Architect and manage Kubernetes-based environments on AWS, including EKS clusters, ensuring high availability and efficient scaling.
Develop and enforce Infrastructure as Code (IaC) practices using Terraform to automate provisioning and maintain consistency across environments.
Build and optimize CI/CD pipelines in GitLab to support reliable, repeatable deployments across services.
Oversee database infrastructure, including RDS-hosted Postgres and MySQL, managing migrations, replication, and performance.
Design and maintain event-driven architectures using Kafka and Kinesis for asynchronous service communication and real-time data flow.
Implement comprehensive monitoring and observability solutions to detect, diagnose, and resolve issues proactively.
Collaborate with engineering and compliance teams to meet regulatory requirements including HIPAA, PCI, SOC 2, ISO 27001, and HITRUST.

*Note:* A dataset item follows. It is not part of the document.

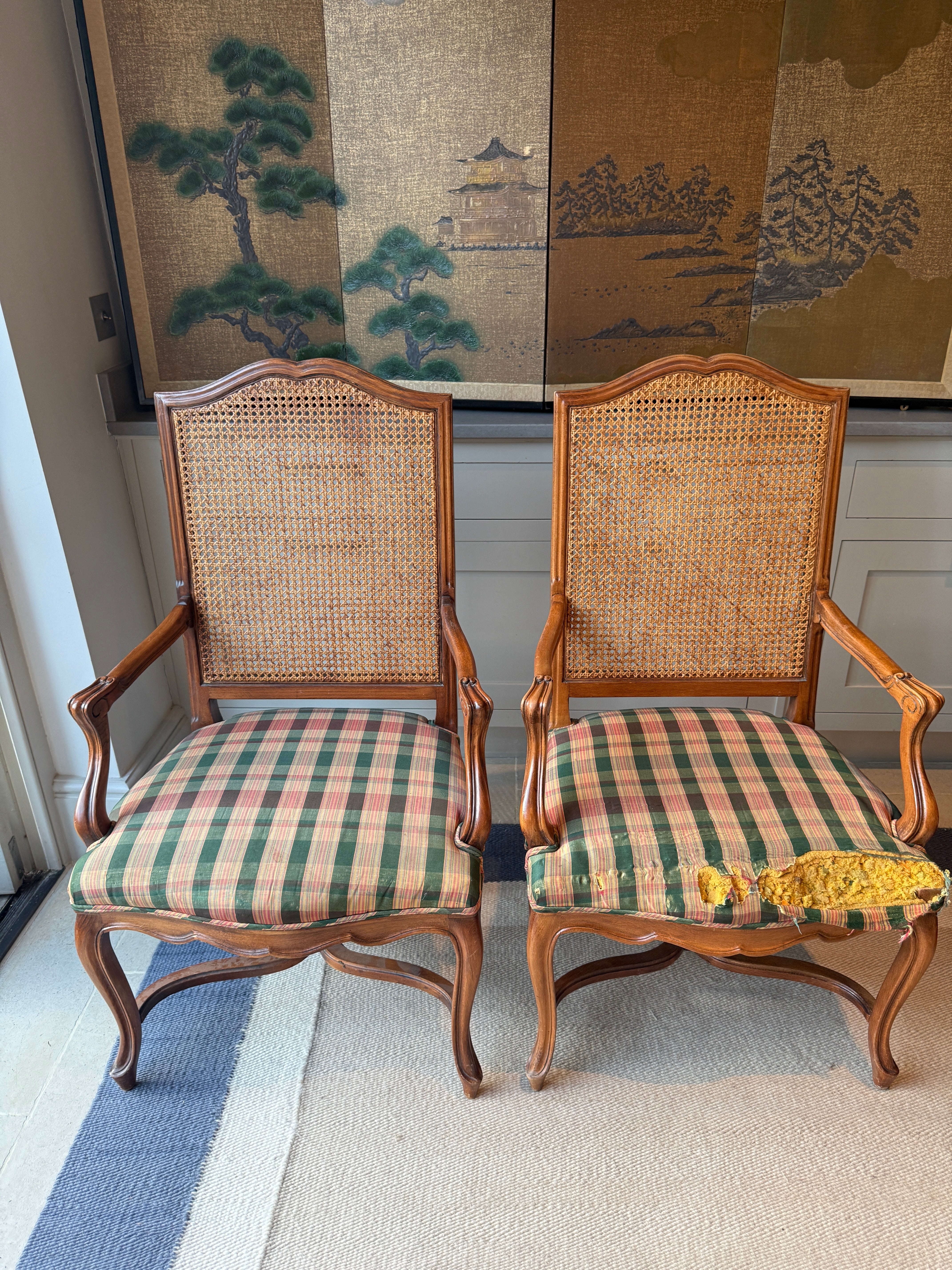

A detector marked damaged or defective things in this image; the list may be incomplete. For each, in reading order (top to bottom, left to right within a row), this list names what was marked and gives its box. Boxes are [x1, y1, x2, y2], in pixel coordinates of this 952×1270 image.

torn cushion fabric [71, 706, 480, 935]
torn cushion fabric [533, 706, 949, 935]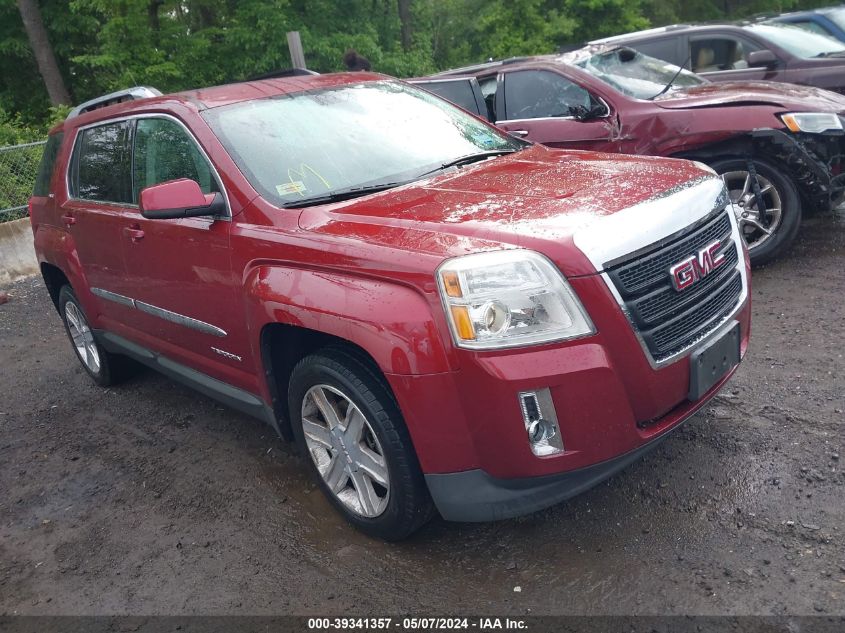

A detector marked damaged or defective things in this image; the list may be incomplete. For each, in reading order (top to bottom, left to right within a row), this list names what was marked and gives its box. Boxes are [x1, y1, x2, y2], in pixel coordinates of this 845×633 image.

damaged maroon pickup truck [412, 44, 844, 262]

Use security tools like Wiz to identify and remediate infrastructure risks, ensuring strong posture across cloud assets.

What We're Looking For

Proven experience with AWS cloud services and advanced networking across multiple regions.

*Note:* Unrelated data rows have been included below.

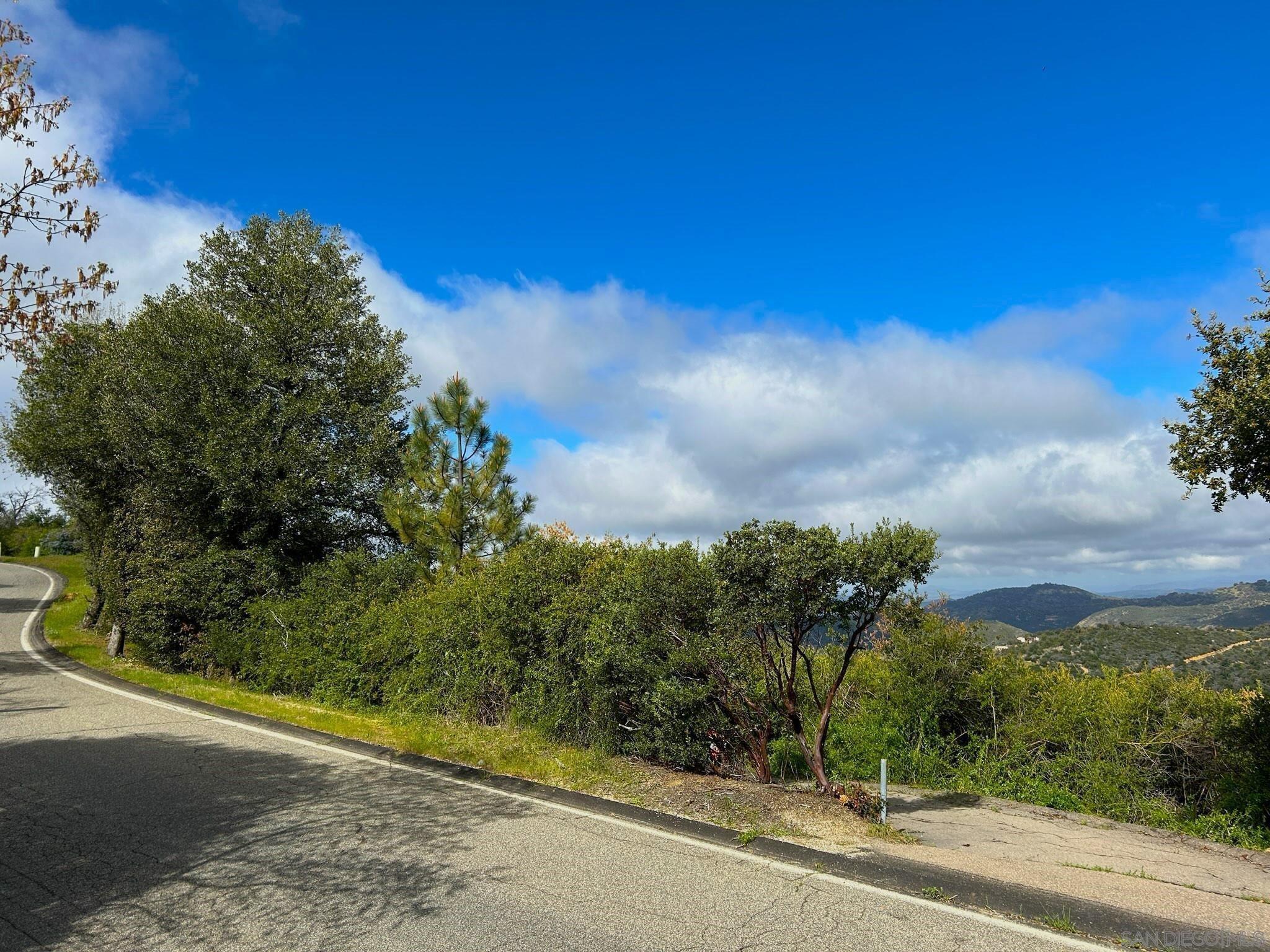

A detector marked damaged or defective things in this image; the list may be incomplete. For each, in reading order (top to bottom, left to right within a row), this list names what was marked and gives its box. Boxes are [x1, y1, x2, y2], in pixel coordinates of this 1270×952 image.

cracked asphalt [0, 565, 1101, 952]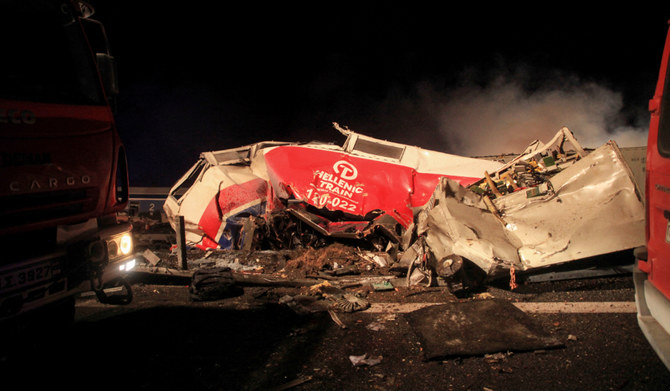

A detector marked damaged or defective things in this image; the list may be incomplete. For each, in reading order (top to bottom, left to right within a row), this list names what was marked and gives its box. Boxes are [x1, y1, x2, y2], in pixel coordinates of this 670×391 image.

torn sheet metal [164, 125, 504, 251]
wrecked train carriage [164, 129, 504, 251]
torn sheet metal [418, 138, 648, 278]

Strong background in containerization with Docker and orchestration via Kubernetes and EKS.
Hands-on expertise with Terraform for managing infrastructure at scale.

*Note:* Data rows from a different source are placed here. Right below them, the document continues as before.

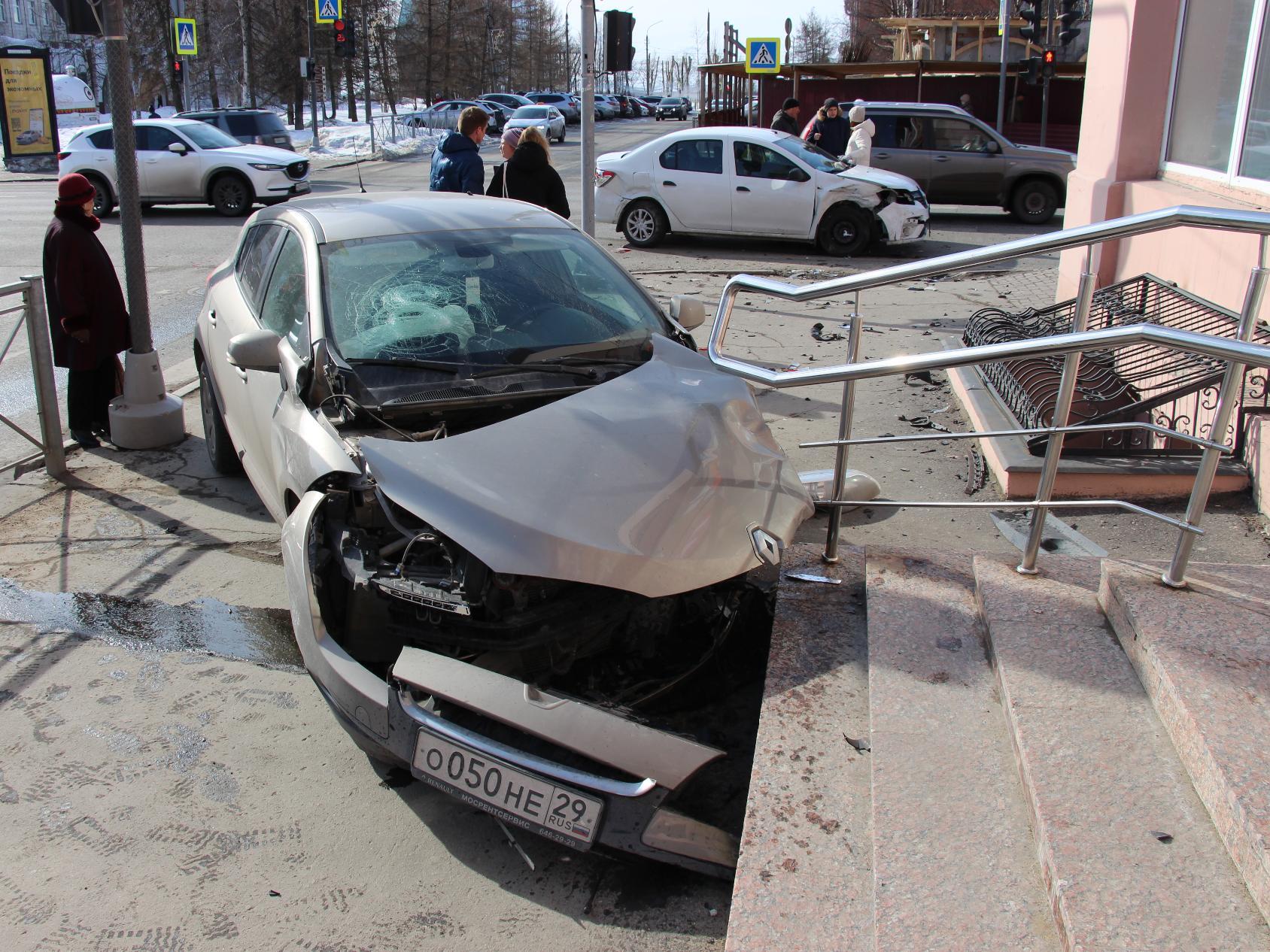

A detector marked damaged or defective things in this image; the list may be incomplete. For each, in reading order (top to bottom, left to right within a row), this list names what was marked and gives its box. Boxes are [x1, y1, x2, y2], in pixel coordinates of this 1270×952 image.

broken railing [0, 275, 65, 475]
shattered windshield [322, 229, 671, 365]
heavily damaged renault [196, 193, 813, 878]
damaged white renault [199, 193, 813, 878]
broken front bumper [278, 493, 734, 878]
crumpled hood [357, 338, 813, 599]
damaged white renault [596, 129, 933, 260]
broken railing [710, 206, 1270, 587]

Experience managing relational databases and leading decentralized migration efforts.
Familiarity with compliance frameworks and audit processes, particularly in regulated environments.
Working knowledge of security best practices and tools, including cloud-native security platforms.
Proficiency with AI-powered engineering tools to enhance development and operations workflows.

Preferred Skills

Programming experience in Python, Node.js, Golang, or Bash.
Strong troubleshooting abilities in production environments.
Experience with GitOps workflows and tools such as ArgoCD.
Knowledge of managed Kafka services like MSK in AWS.
Background in IoT, edge computing, or hardware integration, especially in operational environments.